Installation Staff 13 March 2018
Midwich records 27.5% revenue growth for 2017

Midwich has announced its final results for the financial year, recording a 27.5% increase in revenue growth.

From 31 December, 2016 to 31 December, 2017, the Norfolk-based company saw an increase in revenue from £370.1m to £471.9m.

In addition to top line growth, gross profit margin increased by 0.2% to 15.5% driven by growth in the specialist audio visual and technical product categories.

Managing director Stephen Fenby (pictured) said: “We have delivered another year of strong profitable growth in 2017 across the Group. The underlying business has performed very well, resulting in significant increases in revenue and profit while improving gross margins.

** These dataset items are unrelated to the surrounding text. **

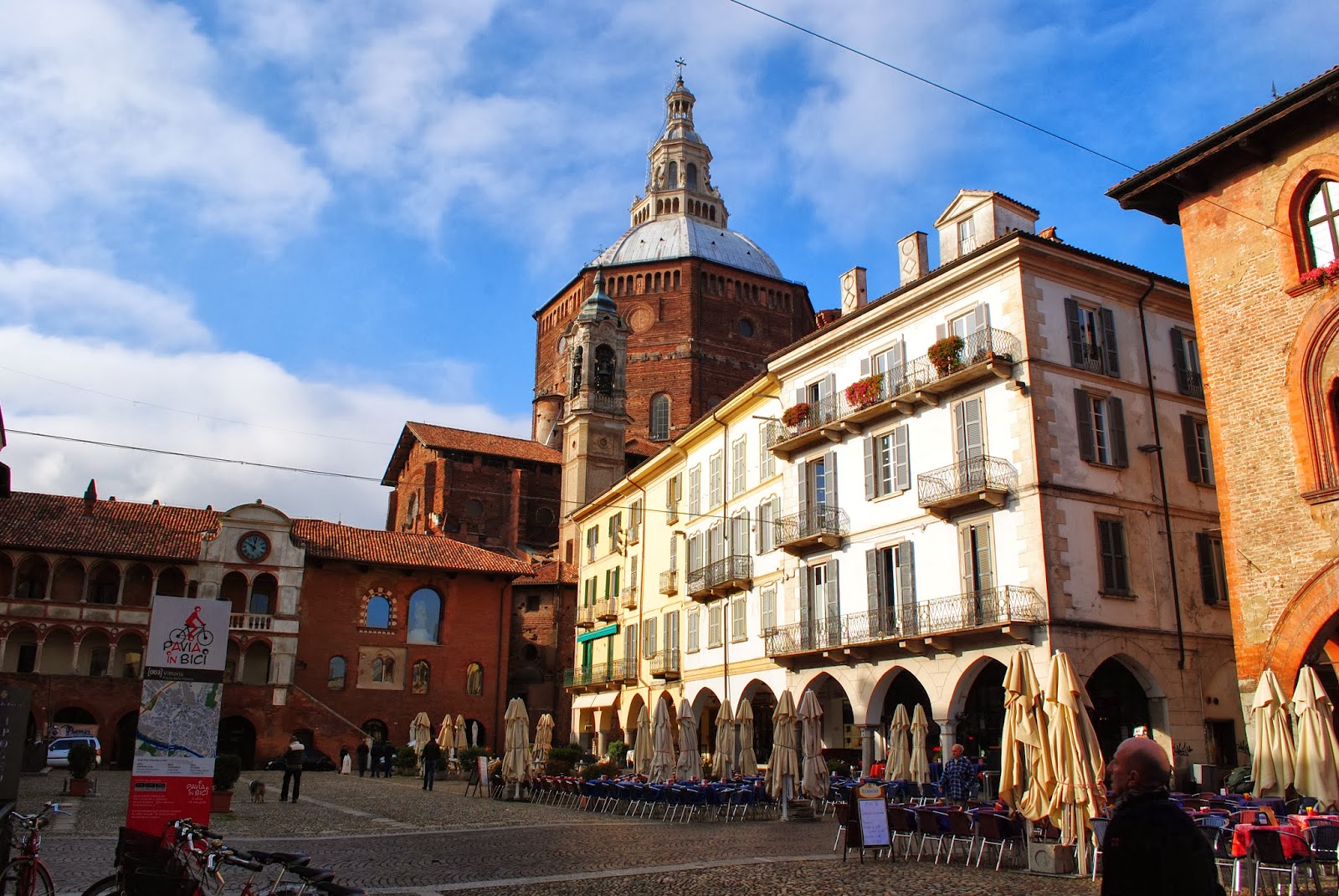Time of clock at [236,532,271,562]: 10:00
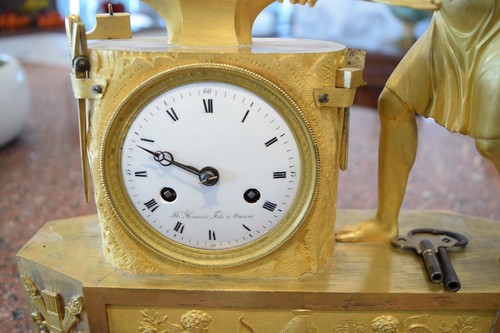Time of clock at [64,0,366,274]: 9:48
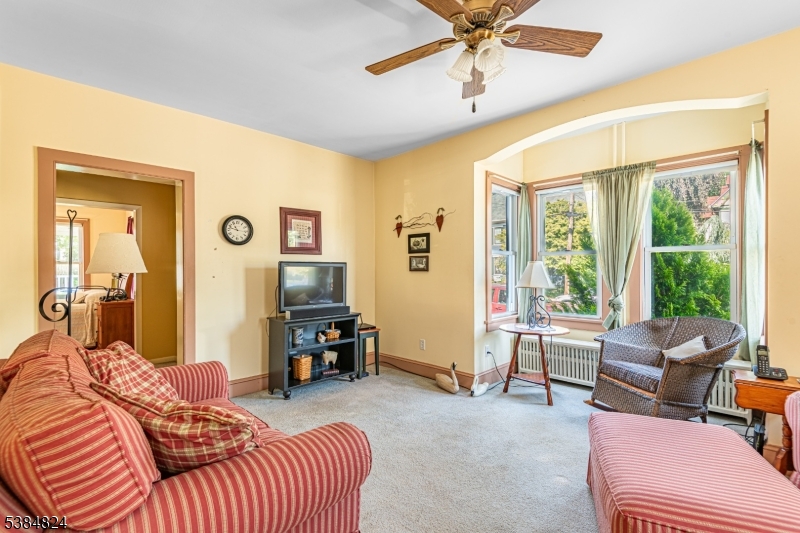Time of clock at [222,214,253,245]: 10:47
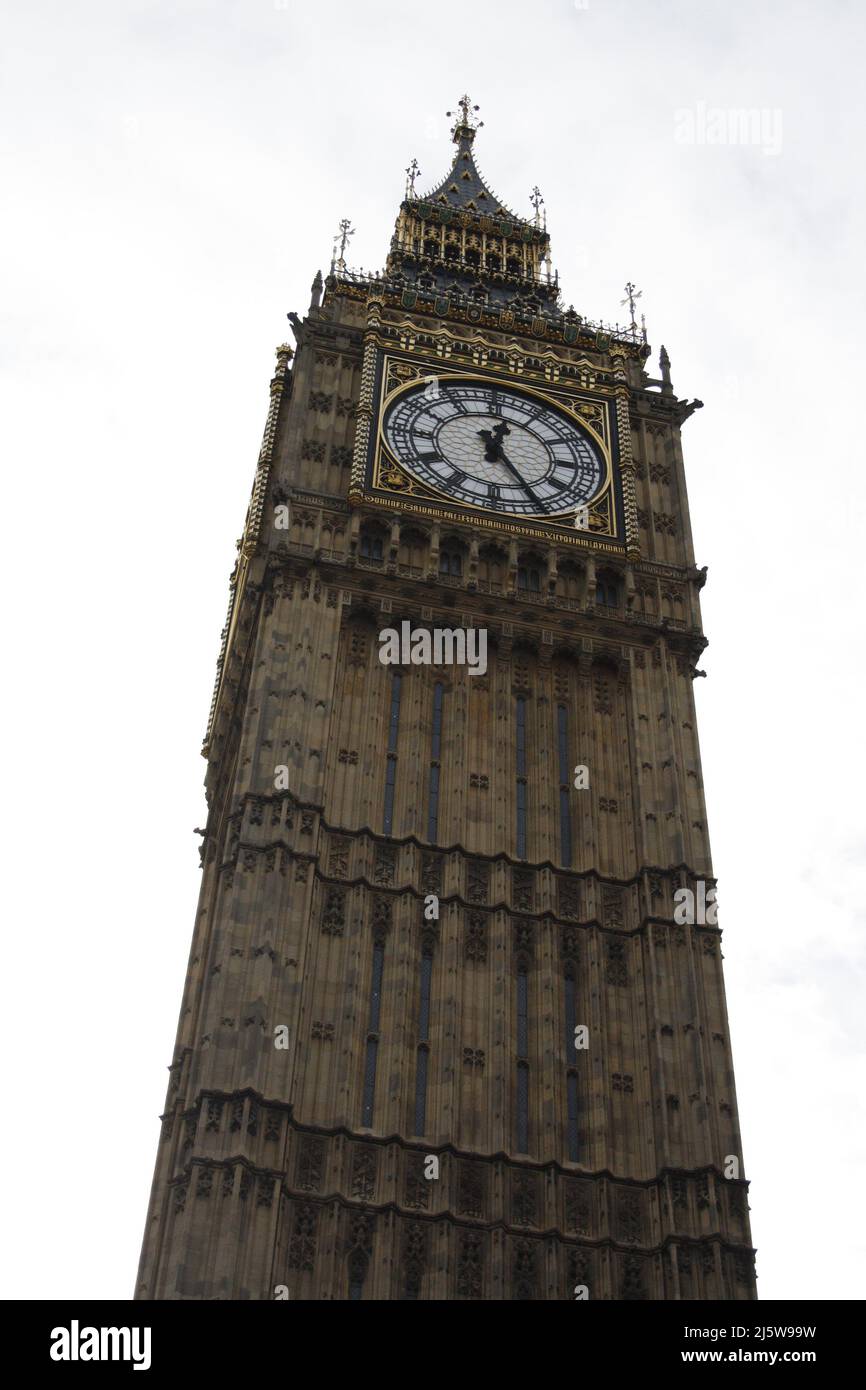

I am also pleased with the successful integration of the three earnings enhancing acquisitions that we made in the year, all of which have contributed positively to the Group result.”

Profit margins show improvement and adjusted profit before tax grew by 35.7% to £24.3 million.

In December last year, Midwich announced the acquisition of Sound Technology. It also acquired Earpro S.A. and the Gebroeders van Domburg B.V. Group of companies in 2017.

“During 2017 we were successful in further expanding the reach of the Group through acquisitions, adding businesses covering the Iberian and Benelux markets and enhancing our position further in the UK,” commented chairman Andrew Herbet. “These businesses are already contributing to both sales and profit and have added to our capabilities, in particular in the audio and lighting markets, both of which provide future growth opportunities.”

The company’s board has recommended a final dividend payment of 9.65 pence per share (2016: 7.09p) taking the total annual dividend payment to 13.82 pence per share, an increase of 36.2% on a like-for-like basis.

Fenby added: “We continue to develop industry leading businesses across the geographies in which we operate and there remain substantial growth opportunities, both organic and inorganic, in these regions and further afield. We have continued to strengthen our central management team to help pursue and execute on our growth strategy and our strong balance sheet provides the necessary firepower to take advantage of the right opportunities.

“Trading in the first few months of 2018 has built on the good growth achieved in the prior year giving the Board confidence in delivering results in 2018 in line with its expectations.”